*** Exercise passage ***
The government’s $3 billion upgrade of half of the fibre-to-the-node (FTTN) footprint to full fibre will be significantly less impactful than announced, with only 400,000 premises expected to have active last-mile fibre connections by FY24.

NBN Co only expects 400,000 FTTN users to have active fibre services by 2024

NBN Co’s new corporate plan, released Wednesday afternoon, shows the number of activated brownfields fibre premises is only expected to grow by 400,000 between now and FY24.

The company said it expects to add about 200,000 brownfields premises a year from FY23.

CEO Stephen Rue confirmed the company’s forecasts.

“We see the additional lead-ins being built into 200,000 premises approximately in each of the years of 2023 and 2024,” he said.

The company’s new corporate plan provides some detail about how the upgrade of half of the FTTN footprint will work.

"NBN Co will proactively build a Local Fibre Network (LFN) from the existing node placing fibre deeper into neighbourhoods," it said.

"The fibre already built to the nodes as part of the FTTN build, known as the Distribution Fibre Network (DFN), will be utilised and incorporated to deliver new FTTP services. 

"Fibre lead-ins from street frontages to individual premises will only be built when customers order higher speed plans."

Responding to questions from iTnews, Rue confirmed only one-in-five upgraded FTTN users are expected to have active higher-speed internet services over fibre by 2024.

This is vastly different to what was announced earlier on Wednesday and is likely to cause many hopeful FTTN users to have to reset their expectations.
***
Problem set:
1. Decide whether each statement agrees with the article on NBN Co's network upgrade, answering yes or no and quoting the words that settle it. (a) The upgrade of half of the FTTN footprint costs $3 billion. (b) Fiber lead-ins will be built to every premises whether or not customers order anything. (c) The company expects to add about 200,000 brownfields premises a year from FY23.
2. Answer these questions from the article on NBN Co's network upgrade.
(a) Who is the company's CEO?
(b) What is the fiber already built to the nodes known as?
(c) What share of upgraded FTTN users are expected to have active higher-speed services over fiber by 2024?
3. Continue the article on NBN Co's network upgrade from its final sentence.
The lines after this sentence have no role in the exercise.
*** Data block ***
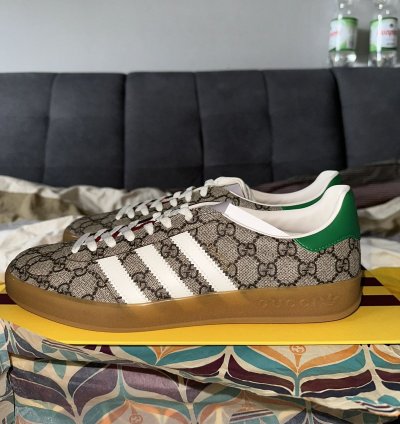Gucci Adidas Gazelle monogram snkrs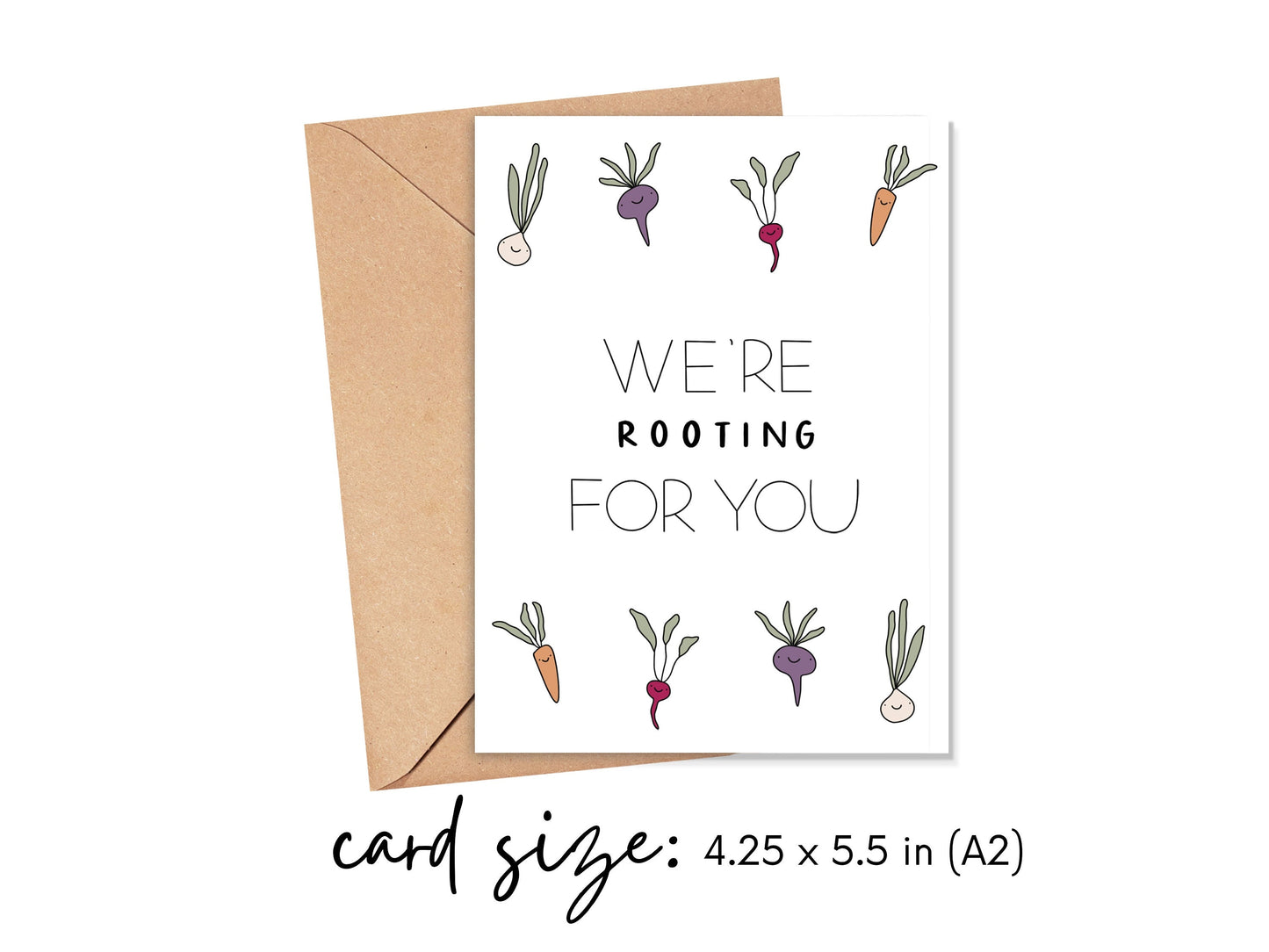 We're Rooting For You Vegetable Card Simply Happy Cards
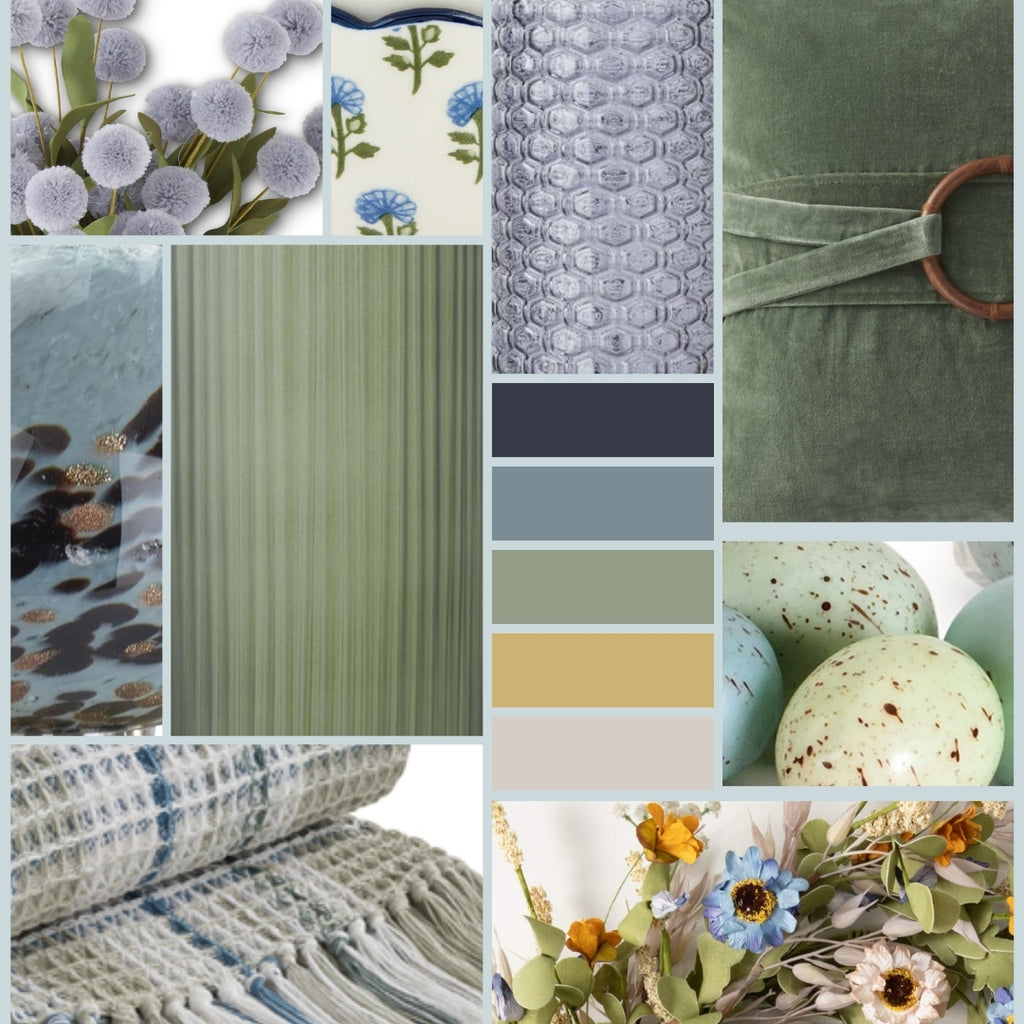 Blueberry Jalapeno Spring 2024 Collection Mood Board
***
Answer set:
1.
(a) Yes: "The government’s $3 billion upgrade of half of the fibre-to-the-node (FTTN) footprint to full fibre"
(b) No: "Fibre lead-ins from street frontages to individual premises will only be built when customers order higher speed plans."
(c) Yes: "The company said it expects to add about 200,000 brownfields premises a year from FY23."

2.
(a) Stephen Rue
(b) The Distribution Fibre Network (DFN)
(c) One in five

3.
“What we are doing is we are pulling fibre for 2 million homes from the node into the neighbourhoods or effectively into the kerb outside their street, if you will,” Rue said.

“That means that 2 million homes in the FTTN footprint by 2023, if they say choose, will be able to order a higher speed service than they have today - so that is not a putting fibre lead-in into 2 million premises. 

“What it is is providing the choice for people in that footprint to order a higher-speed than they can today. 

“And our plan anticipates that around about 20 percent of those homes by that period of time will have chosen to do that.”

The corporate plan does not project beyond FY24 so it is not clear whether NBN Co expects that rate of activation among FTTN to FTTP upgraders to continue.

Chief operations officer Kathrine Dyer said NBN Co expects the first upgraders to be able to connect to fibre-based high-speed services as early as June next year, but more likely “in the second half”.

“As we manage the complex rollout, we’ll be looking at utilising the industry the best way we can,” she said.

“We’ll plan the network and the work to make sure that we are progressing through the build pipeline as quickly as possible.”

Dyer said more updates on the cadence of the upgrade would be made in the coming weeks and months.

However, in good news, NBN Co said it would consider upgrades from 50Mbps to 100Mbps-plus tiers.

"It would be somewhere between 100Mbps and the near gigabit that would be the likely target to upgrade," it said.